Трепов, став диктатором, сделался политическим вахмистром - Гамлетом. С одной стороны по воспитанию, он признавал только "руки по швам", а с другой, сталкиваясь с бурными волнами разгулявшегося русского океана, он чувствовал, что этим не возьмешь, а потому, не имея никакого политического созерцания, образования, воспитания, он временно выражал самые противоположные воззрения {317} и кидался в самые противоположные крайности. С одной стороны, например, в комитете министров он настаивал на самых решительных мерах не только против студентов, но и против всего учебного персонала и одновременно проводил мнение, что нужно закрывать все высшие учебные заведения, предоставив содержание их частной инициативе и частным лицам.
Он стоял за неограниченное самодержавие, но, когда обсуждал проект Булыгинской Думы, выражал, а иногда и настаивал на положениях совершенно левых. Издав в октябрьские дни приказ по войскам "патронов не жалеть", через несколько дней он высказывался за широкую амнистию. Считая, что нужно выгнать всех профессоров и студентов, он затем дал инициативу и настоял на предоставлении всем высшим учебным заведениям широкой и неопределенной автономии.

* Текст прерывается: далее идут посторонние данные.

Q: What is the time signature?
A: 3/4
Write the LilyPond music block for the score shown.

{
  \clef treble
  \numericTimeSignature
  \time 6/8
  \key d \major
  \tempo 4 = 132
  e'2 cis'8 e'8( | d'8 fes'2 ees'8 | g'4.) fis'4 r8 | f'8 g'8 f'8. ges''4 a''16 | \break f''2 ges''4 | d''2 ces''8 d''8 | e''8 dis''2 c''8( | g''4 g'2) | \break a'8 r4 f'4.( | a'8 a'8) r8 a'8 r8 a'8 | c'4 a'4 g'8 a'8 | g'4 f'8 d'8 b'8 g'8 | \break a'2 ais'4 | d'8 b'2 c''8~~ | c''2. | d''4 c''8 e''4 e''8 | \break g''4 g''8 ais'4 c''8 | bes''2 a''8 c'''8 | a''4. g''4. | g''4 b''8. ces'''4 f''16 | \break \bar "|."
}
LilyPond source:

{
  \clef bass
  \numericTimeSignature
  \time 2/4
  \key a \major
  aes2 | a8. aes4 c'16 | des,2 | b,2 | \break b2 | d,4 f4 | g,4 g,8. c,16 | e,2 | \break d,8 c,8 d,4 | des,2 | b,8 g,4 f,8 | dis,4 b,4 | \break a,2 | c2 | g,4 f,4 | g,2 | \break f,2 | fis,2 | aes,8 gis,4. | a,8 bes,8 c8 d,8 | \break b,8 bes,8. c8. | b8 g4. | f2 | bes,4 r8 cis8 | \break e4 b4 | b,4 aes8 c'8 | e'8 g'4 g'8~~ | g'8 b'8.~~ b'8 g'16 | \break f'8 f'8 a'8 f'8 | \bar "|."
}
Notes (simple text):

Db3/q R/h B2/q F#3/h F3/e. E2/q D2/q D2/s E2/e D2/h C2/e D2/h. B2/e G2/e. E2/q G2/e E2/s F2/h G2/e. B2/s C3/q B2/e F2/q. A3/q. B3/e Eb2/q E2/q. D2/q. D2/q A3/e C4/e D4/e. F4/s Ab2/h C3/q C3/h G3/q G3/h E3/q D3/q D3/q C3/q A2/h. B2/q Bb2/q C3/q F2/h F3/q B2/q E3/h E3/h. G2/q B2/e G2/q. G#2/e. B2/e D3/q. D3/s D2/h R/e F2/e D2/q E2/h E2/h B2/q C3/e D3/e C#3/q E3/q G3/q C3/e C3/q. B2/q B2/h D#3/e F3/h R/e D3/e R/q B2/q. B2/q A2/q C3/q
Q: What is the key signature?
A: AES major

Эти меры открыли двери революции и повели к 17 октября. После 17 октября, совсем растерявшись, он оставил пост товарища министра внутренних дел, сделавшись - опять по совету барона Фредерикса - дворцовым комендантом и, в сущности, самым интимным и сильным советчиком Государя, так что я должен был нести всю ответственность, а он управлять при помощи П. Н. Дурново.